Why standard CRMs struggle:
- They don’t understand “risk profile” as a core, re‑triggered process.
- They rarely link portfolio changes, incidents and life events to a mandatory re‑check of client suitability.
- Compliance and suitability become scattered emails and PDFs.
How Sanchay CRM handles this:
- Risk profile and goal alignment are live objects, not static forms.
- Any major incident or life stage change (inheritance, property sale, career change, large redemption, new goal) can trigger:
-
A review task,
-
A risk‑profiling update,
-
A compliance checklist.
- The history of advice, decisions and client confirmations is logged and AMFI/SEBI audit‑ready without extra manual work.
This reduces both regulatory risk and the personal risk of “We took this call, but no one can prove why.”
Why Sanchay CRM should be the chosen layer for MFDs
Putting it all together, a mutual fund distributor should be very cautious about selecting a “standard” CRM and then trying to bend it into shape. The core reasons are:
Your unit of management is family + portfolio + goals, not just “lead + deal”.
Your product is a moving portfolio, not a fixed AMC or SaaS plan.
Your recurring engine is review meetings and hidden AUM extraction, not simple renewals.
Your risk is around suitability, advice trail and life‑stage shifts, not only ticket SLAs.

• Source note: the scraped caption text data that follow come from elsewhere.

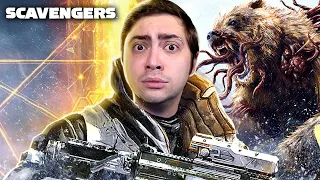 alanzoka jogando Scavengers com os amigos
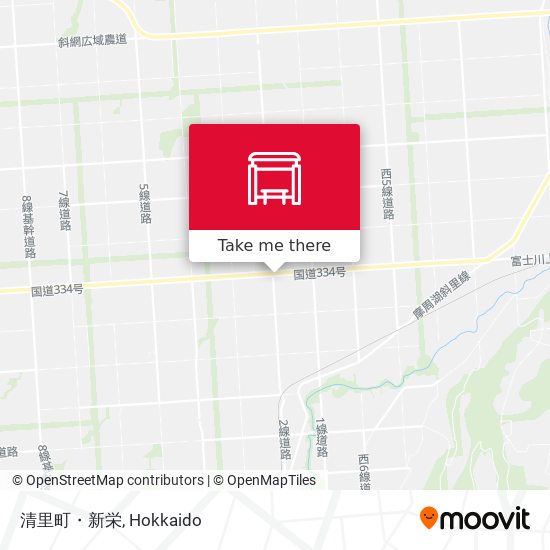 清里町・新栄 map
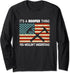 it's a Roofer Thing USA Flag handyman roofer roofing for men Long Sleeve T-Shirt...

Sanchay CRM is opinionated software:
it assumes you are an MFD/wealth practice, not a generic B2B seller. It comes pre‑wired to:
Sync with portfolio systems so numbers translate into actions and conversations, not just dashboards.

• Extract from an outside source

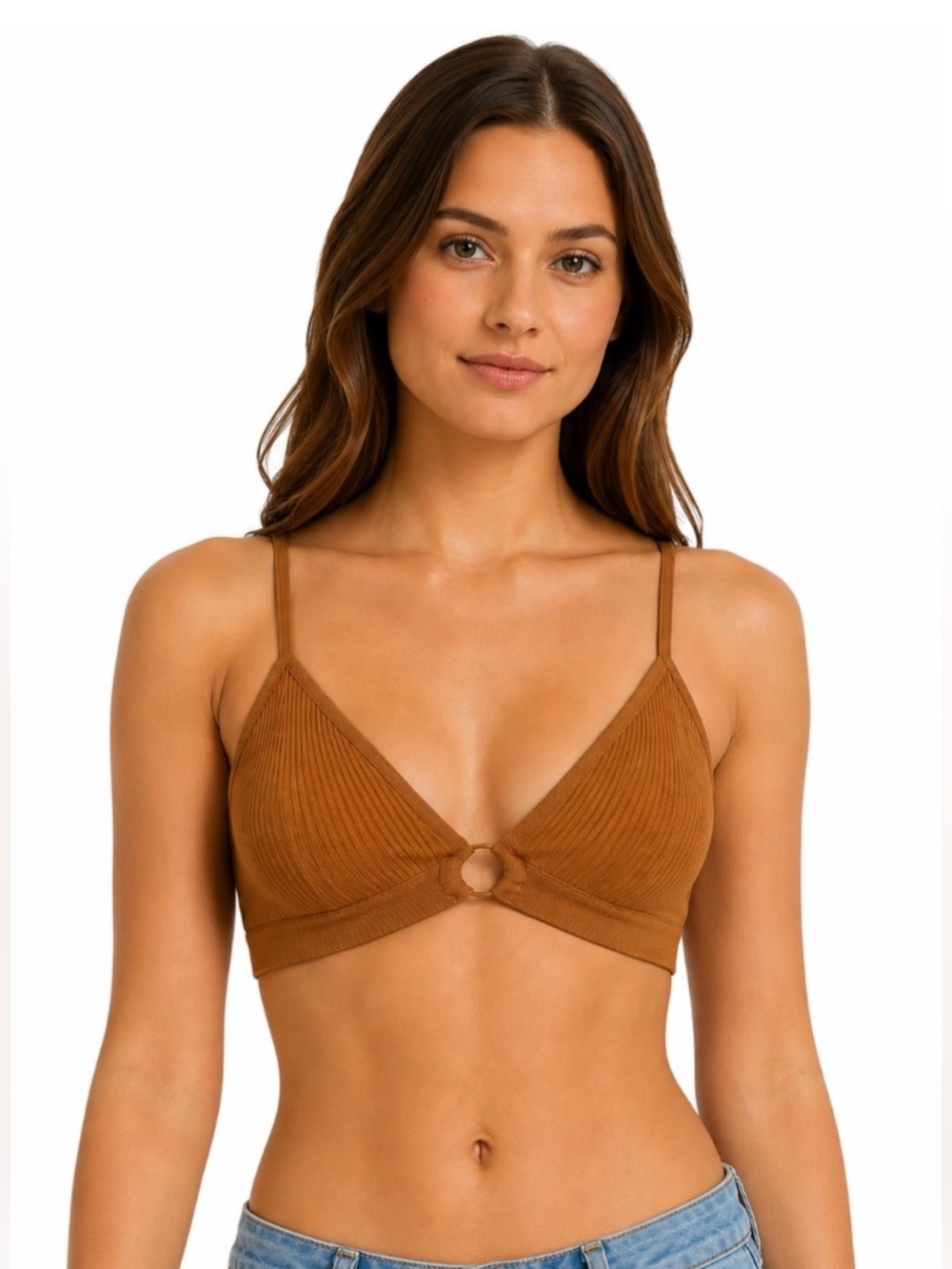 Aerie Bra S Bralette Brown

Run structured reviews that consistently unlock hidden AUM sitting in FDs, savings, insurance payouts and other advisors.
Track incidents, life events and commitments so no serious opportunity or risk slips through the cracks.
Provide principals with real levers: which RMs are actually growing wallet share, which clients are at risk, and which processes are driving AUM gains.
For a mutual fund distributor, the right question is not
“Which CRM has more features?”
The right question is:
“Which CRM actually understands families, portfolios, reviews and hidden AUM the way my practice works?”
For that specific problem, a generic “Sangam/Zoho/Salesforce‑style” CRM would be great for standard products and services sales organisations, but,.will always feel like forcing a square peg into a round hole.
Sanchay CRM is built for the round hole you actually have.